Gösterilen Metin.
Öcalan’dan 'barış yasası' çağrısı: Demokrasi dışı müdahaleler Türkiye gündeminden çıkacaktır
İmralı heyeti tarafından yapılan açıklamada, Abdullah Öcalan’ın 'barış yasası' çağrısı, 'toplumsal birliktelik' ve 'sürecin sabote edilmesi riskleri' ön plana çıktı.
Halkların Eşitlik ve Demokrasi Partisi (DEM Parti) milletvekilleri Pervin Buldan, Mithat Sancar ve avukat Faik Özgür Erol'dan oluşan İmralı heyeti 2 Aralık Salı günü İmralı Adası'nda tutuklu bulunan Kürdistan İşçi Partisi (PKK) lideri Abdullah Öcalan ile yaklaşık dört saat süren bir görüşme gerçekleştirdi.
Heyet tarafından görüşmeye dair çarşamba günü yapılan açıklamada, "süreci sabote etme girişimlerine" dair uyarılar yapan Öcalan'ın "barış yasası" çağrısı yer aldı.

Yönergeler.
a: Haberdeki bilgilere göre heyetin Abdullah Öcalan ile görüşmesi neden İmralı Adası'nda yapıldı? Bir iki cümleyle açıklayın.
b: Kayıtlarda "Which is higher" geçen satırdan başlayıp "2662 millimetres" geçen satıra kadar uzanan bölümü, iki uçtaki satırlar da dahil, hiçbir şeyi değiştirmeden satır satır yazıya geçirin.

Girdi Kayıtları.
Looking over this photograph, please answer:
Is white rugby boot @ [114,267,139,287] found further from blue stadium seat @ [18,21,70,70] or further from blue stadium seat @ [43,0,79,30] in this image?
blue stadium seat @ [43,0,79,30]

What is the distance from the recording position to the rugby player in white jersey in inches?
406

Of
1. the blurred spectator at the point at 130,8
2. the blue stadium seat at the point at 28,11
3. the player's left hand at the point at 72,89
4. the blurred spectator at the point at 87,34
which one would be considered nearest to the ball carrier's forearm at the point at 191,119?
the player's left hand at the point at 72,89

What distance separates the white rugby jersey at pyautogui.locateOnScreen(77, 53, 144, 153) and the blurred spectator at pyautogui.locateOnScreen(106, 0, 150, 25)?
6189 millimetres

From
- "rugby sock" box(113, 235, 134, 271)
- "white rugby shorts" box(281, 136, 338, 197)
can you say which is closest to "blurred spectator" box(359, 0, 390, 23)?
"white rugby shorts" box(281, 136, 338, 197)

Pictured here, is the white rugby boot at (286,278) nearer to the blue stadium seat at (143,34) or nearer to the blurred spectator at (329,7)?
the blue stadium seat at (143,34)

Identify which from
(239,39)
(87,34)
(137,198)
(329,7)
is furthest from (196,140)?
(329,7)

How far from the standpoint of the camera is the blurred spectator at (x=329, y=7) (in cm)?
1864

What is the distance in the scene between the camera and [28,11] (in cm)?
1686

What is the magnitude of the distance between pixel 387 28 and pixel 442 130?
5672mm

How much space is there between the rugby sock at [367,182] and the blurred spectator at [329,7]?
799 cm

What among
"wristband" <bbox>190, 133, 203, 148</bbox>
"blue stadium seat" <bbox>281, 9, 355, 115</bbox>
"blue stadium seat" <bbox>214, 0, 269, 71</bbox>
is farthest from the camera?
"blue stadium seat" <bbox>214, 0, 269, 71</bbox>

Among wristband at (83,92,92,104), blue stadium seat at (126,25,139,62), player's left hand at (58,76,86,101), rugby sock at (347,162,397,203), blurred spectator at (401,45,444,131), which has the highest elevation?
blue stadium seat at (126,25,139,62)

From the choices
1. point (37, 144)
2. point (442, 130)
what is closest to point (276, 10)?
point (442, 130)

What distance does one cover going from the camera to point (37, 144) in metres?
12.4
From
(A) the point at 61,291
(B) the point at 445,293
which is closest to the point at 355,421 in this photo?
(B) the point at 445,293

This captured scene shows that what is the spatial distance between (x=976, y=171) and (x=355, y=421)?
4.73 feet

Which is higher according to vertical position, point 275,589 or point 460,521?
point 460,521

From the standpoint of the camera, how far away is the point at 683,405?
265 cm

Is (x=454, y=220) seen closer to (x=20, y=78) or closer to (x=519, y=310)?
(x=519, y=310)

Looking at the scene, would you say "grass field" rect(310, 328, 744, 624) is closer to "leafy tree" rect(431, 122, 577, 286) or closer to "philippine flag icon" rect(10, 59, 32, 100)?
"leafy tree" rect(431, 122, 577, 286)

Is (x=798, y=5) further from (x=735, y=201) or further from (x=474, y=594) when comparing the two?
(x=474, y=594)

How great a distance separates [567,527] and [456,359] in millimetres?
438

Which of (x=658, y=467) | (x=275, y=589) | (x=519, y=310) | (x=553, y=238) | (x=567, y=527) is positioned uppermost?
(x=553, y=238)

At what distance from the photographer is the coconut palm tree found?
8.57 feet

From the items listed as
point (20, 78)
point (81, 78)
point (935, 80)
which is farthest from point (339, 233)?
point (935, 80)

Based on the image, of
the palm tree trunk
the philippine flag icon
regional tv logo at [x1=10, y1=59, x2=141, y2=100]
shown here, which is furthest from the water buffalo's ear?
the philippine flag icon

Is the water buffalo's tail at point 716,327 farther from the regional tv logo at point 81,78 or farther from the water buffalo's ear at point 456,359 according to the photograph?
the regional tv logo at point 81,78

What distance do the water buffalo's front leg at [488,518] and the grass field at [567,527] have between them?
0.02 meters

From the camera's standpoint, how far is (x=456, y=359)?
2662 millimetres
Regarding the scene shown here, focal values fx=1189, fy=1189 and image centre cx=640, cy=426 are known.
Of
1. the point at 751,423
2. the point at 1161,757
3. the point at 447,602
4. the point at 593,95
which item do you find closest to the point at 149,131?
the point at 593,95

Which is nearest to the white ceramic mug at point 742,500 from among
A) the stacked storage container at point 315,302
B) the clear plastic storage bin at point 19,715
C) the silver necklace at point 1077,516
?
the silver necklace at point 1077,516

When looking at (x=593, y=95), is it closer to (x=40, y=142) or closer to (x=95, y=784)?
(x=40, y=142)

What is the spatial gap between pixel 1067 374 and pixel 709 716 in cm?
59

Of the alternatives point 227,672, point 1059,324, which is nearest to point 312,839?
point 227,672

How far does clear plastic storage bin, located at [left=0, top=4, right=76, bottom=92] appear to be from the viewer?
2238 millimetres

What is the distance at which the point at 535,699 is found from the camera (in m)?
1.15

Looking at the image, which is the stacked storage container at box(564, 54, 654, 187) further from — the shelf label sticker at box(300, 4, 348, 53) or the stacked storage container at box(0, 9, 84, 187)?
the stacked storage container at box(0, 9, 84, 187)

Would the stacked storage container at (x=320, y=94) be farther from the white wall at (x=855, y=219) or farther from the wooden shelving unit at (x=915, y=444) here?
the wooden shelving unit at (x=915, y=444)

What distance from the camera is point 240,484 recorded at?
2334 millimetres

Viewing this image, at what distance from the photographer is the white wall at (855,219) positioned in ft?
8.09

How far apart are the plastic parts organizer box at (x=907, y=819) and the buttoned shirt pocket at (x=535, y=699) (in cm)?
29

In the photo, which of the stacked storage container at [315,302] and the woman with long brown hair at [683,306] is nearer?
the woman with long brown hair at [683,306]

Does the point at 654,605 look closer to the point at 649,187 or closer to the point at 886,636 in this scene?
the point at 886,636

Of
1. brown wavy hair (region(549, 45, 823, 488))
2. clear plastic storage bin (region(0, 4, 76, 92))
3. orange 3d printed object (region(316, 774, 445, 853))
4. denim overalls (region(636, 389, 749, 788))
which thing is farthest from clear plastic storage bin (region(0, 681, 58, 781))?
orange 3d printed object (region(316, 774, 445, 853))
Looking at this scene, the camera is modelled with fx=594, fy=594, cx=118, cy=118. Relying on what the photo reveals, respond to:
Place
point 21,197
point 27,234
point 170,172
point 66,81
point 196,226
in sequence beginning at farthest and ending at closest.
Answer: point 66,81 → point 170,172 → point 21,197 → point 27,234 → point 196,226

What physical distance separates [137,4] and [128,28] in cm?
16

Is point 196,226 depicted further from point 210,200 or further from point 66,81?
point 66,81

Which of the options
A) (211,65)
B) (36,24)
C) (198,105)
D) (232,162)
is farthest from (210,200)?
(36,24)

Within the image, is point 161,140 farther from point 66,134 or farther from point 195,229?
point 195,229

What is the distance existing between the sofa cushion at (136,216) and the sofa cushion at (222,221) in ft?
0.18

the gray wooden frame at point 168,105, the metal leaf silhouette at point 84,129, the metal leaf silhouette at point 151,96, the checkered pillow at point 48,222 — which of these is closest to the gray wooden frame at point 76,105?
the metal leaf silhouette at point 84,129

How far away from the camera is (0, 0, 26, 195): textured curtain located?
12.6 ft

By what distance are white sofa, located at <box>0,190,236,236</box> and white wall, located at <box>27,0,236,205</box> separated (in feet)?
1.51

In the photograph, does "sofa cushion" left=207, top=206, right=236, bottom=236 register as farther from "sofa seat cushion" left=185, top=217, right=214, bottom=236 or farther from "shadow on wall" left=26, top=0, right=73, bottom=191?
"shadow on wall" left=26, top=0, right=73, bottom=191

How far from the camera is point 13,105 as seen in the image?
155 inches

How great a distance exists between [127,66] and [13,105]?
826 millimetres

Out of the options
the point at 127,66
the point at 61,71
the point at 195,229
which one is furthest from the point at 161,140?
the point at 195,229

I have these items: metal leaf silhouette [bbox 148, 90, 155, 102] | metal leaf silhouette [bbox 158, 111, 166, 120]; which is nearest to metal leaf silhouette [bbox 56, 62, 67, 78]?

Nihai Sonuçlar.
a: Görüşme İmralı Adası'nda yapıldı, çünkü PKK lideri Abdullah Öcalan o adada tutuklu bulunuyor.

b:
Which is higher according to vertical position, point 275,589 or point 460,521?
point 460,521

From the standpoint of the camera, how far away is the point at 683,405?
265 cm

Is (x=454, y=220) seen closer to (x=20, y=78) or closer to (x=519, y=310)?
(x=519, y=310)

Looking at the scene, would you say "grass field" rect(310, 328, 744, 624) is closer to "leafy tree" rect(431, 122, 577, 286) or closer to "philippine flag icon" rect(10, 59, 32, 100)?
"leafy tree" rect(431, 122, 577, 286)

Is (x=798, y=5) further from (x=735, y=201) or further from (x=474, y=594) when comparing the two?
(x=474, y=594)

How great a distance separates [567,527] and [456,359] in millimetres?
438

Which of (x=658, y=467) | (x=275, y=589) | (x=519, y=310) | (x=553, y=238) | (x=567, y=527) is positioned uppermost?
(x=553, y=238)

At what distance from the photographer is the coconut palm tree found?
8.57 feet

From the items listed as
point (20, 78)
point (81, 78)
point (935, 80)
which is farthest from point (339, 233)?
point (935, 80)

Based on the image, of
the palm tree trunk
the philippine flag icon
regional tv logo at [x1=10, y1=59, x2=141, y2=100]
shown here, which is furthest from the water buffalo's ear?
the philippine flag icon

Is the water buffalo's tail at point 716,327 farther from the regional tv logo at point 81,78 or farther from the water buffalo's ear at point 456,359 according to the photograph?
the regional tv logo at point 81,78

What distance do the water buffalo's front leg at [488,518] and the grass field at [567,527] have between them?
0.02 meters

From the camera's standpoint, how far is (x=456, y=359)?
2662 millimetres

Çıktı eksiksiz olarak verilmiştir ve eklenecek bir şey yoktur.